Take "tan"out both sides of your identity and use what i'll write below:
\tan(a-b)=:\frac{\sin(a-b)}{\cos(a-b)}=\frac{\sin a\cos b-\sin b\cos a}{\cos a\cos b+\sin a\sin b}

Simplify the last fraction through the product of 'cosines' to find the celebrated formula
\tan(a-b)=\frac{\tan a-\tan b}{1+\tan a\tan b}
Substitute in the last identity:
a\rightarrow \arctan x;b\rightarrow \arctan y
,make use of the fact that "tan",on the interval give in the problem is a uniform function and get exactly the formula u would get if taking "tan" from the identity u need to prove.

Daniel.

PS.Trigonometry is beauty...

 

[DivGradCurl]

Thanks for your input, Daniel.

Let me see if I understand it...

\arctan x - \arctan y = \arctan \frac{x-y}{1+xy} \qquad (1)​

x - y = \frac{x-y}{1+xy} \qquad (2)​

\tan \left( x - y \right) = \tan \left( \frac{x-y}{1+xy} \right) \qquad (3)​

\tan \left( x - y \right) = \frac{\sin \left( x - y \right)}{\cos \left( x - y \right)} \qquad (4)​

\tan \left( x - y \right) = \frac{\sin x \cos y - \cos x \sin y}{\cos x \cos y + \sin x \sin y} \qquad (5)​

\tan \left( x - y \right) = \left( \frac{\frac{1}{\cos x \cos y}}{\frac{1}{\cos x \cos y}} \right) \frac{\sin x \cos y - \cos x \sin y}{\cos x \cos y + \sin x \sin y} \qquad (6)​

\tan \left( x - y \right) = \frac{\tan x - \tan y}{1 + \tan x \tan y} \qquad (7)​

\arctan x - \arctan y = \arctan \frac{x-y}{1+xy} \qquad (8)​

 

[dextercioby]

U didn't. I can't explain in another way the bunch of c*** at numbers (2) and (3)...
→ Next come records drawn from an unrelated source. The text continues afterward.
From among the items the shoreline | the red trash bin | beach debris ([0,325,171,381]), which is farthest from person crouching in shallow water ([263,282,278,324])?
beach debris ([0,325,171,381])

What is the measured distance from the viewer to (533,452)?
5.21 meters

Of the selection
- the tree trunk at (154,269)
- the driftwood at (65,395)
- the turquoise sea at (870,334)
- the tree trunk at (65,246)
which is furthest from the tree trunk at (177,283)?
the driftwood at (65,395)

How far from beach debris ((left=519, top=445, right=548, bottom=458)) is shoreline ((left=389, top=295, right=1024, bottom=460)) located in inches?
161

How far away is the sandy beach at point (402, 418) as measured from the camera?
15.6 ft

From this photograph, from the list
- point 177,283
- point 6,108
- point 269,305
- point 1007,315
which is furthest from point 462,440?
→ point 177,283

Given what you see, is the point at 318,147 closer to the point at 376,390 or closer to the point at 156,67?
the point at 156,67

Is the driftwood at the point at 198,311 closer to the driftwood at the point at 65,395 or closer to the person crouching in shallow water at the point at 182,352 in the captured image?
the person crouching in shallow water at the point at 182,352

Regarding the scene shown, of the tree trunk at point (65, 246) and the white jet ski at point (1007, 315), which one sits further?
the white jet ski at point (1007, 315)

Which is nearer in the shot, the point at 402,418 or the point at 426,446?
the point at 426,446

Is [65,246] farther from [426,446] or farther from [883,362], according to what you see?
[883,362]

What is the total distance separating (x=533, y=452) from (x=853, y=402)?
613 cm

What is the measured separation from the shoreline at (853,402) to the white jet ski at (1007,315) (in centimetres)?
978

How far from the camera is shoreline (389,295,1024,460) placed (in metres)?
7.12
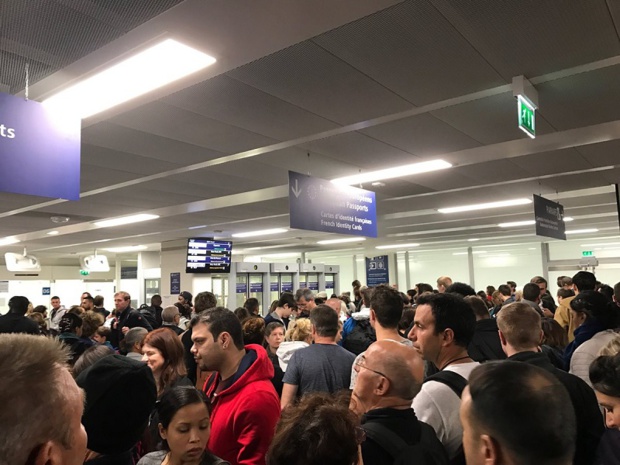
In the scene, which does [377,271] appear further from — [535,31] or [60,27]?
[60,27]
Formulas (4) pp.(7) give a proof for the trigonometrical identity that can be used to prove your identity.I stated that proof just to let u know i didn't invent it nor rediscovered it hundreds of years later.

I said to apply tangent on both sides of your identity:
\tan(\arctan x-\arctan y) =\tan[\arctan(\frac{x-y}{1+xy})]

`Work the left hand side using the formula I've given proof:
\tan(\arctan x-\arctan y) =\frac{\tan(\arctan x)-\tan(\arctan y)}{1+\tan(\arctan x)\tan(\arctan y)}=\frac{x-y}{1+xy} (1)

Work the right hand side:
\tan[\arctan(\frac{x-y}{1+xy})] =\frac{x-y}{1+xy} (2)

Interpretation of the relations (1) and (2) is that you have shown that:
\tan A=C (1') \tan B=C (2')(3)
From (3) it follows immediately
\tan A=\tan B (4)
From (4) and from tha fact that on the interval (-\frac{\pi}{2},\frac{\pi}{2}) the function "tan" is a uniform/surjective function,u get that
A=B (5)
,which is nothing but your identity in symbolic form.

Daniel.

 

[DivGradCurl]

Oh... I now see what you mean. Thank you.